Racism would devise its own interpretation, though. In his popular instant history of the epidemic, Mathew Carey accused black nurses and gravediggers of extorting money for their services. In virtually all epidemics during the previous century, caretakers had been criticized for ineptitude, thievery, and neglect of their patients. This attack was different, however, because it was also racially based. Black leaders were appalled to see their community excoriated in one of their finest hours. If this was the reaction to their heroic sacrifice, then what hope did they have for gaining acceptance and some measure of equality from the larger white community?
 
Outraged, Allen and Jones responded to Carey’s censure, writing a remarkable pamphlet, A Narrative of the Proceedings of the Black People, during the Late Awful Calamity in Philadelphia in the Year 1793. The document provided an extraordinary eyewitness report of the conduct of one of the earliest free black communities. Even more important, it also publicly articulated the anger of many black people toward Carey specifically and to the wider institution of slavery in general. These feelings had rarely, if ever, found their way into print in early America.
 
Since Carey’s account praised Jones and Allen by name, the two ministers easily might have decided not to reply to his criticism of other African Americans. Their heated response indicates that they identified deeply with their community, believed they needed to defend its reputation, and desired to establish an African American voice independent of the control of whites. Carey’s critique also required a response because it undermined arguments that the behavior of blacks during the epidemic demonstrated their rights to equality and full citizenship.
 
The epidemic thus provided the first platform for black Americans to critique slavery in a public forum. Jones and Allen pointed out that slaves were not content with their lot, contrary to what many whites believed. Were “we to attempt to plead with our masters, it would be deemed insolence,” the authors explained. “We do not wish to make you angry, but excite your attention to consider, how hateful slavery is in the sight of that God, who hath destroyed kings and princes, for their oppression of the poor slaves.” Jones and Allen also warned whites of the danger inherent in keeping people in bondage. North American slaves, like their contemporary counterparts in St. Domingue, might rebel.
 
Jones and Allen addressed other African Americans in their pamphlet as well. As Christian ministers, the authors exhorted slaves to take solace in religion and to love their masters regardless of their misdeeds. Individuals in bondage, they urged, should try to convince their owners to grant them an opportunity to gain freedom. The two ministers, along with thousands of other enslaved persons, had achieved their liberty through self-purchase or individual manumission during the earlier decade.
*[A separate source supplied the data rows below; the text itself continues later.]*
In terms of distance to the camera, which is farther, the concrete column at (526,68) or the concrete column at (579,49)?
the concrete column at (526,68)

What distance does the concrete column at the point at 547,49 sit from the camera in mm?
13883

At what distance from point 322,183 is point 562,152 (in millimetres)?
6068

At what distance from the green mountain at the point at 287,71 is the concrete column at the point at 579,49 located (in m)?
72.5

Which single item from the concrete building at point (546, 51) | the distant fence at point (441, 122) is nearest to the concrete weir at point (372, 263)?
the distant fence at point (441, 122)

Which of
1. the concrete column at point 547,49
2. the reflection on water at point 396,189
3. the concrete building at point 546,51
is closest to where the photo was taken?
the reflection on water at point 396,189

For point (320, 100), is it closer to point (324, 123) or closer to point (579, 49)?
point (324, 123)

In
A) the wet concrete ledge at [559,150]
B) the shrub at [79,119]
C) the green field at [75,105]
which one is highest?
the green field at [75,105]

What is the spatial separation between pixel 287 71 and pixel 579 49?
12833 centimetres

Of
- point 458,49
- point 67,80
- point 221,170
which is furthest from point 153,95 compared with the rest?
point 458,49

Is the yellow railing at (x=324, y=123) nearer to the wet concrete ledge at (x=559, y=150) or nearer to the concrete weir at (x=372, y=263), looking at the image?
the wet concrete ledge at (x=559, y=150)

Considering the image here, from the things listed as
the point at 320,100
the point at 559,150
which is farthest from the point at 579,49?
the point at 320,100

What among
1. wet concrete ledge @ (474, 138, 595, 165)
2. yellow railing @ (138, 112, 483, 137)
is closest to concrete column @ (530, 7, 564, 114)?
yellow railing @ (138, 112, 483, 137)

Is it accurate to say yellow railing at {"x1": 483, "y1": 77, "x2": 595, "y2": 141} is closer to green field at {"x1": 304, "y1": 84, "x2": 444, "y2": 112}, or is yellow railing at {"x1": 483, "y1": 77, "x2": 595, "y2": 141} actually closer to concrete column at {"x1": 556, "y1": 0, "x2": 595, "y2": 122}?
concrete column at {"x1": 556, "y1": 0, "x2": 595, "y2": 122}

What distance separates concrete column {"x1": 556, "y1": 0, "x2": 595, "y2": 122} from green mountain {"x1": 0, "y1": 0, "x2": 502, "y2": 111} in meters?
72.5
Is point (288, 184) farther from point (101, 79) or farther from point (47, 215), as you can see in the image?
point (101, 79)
They advocated the same avenue for others.
 
Regardless of Carey’s criticism, the laudable behavior of African Americans during the 1793 epidemic helped soften the racial attitudes of white Philadelphians during the 1790s. “We have been beholden to the poor; to the despised blacks, for nurses to attend the sick,” read the report of the Committee to Alleviate Suffering, “as if Providence were determined to convince us that they are equally the objects of His care, with ourselves.” 
 
Still, the larger society ultimately refused to embrace blacks as either citizens or equals. Carey’s original criticism, coupled with the mortal evidence that blacks did not enjoy a special immunity to yellow fever, discouraged many African Americans from attending the sick in subsequent epidemics in the city during the next decade. As discouraged black people withdrew from the fight against the disease, the city’s mortality rose even higher during subsequent outbreaks.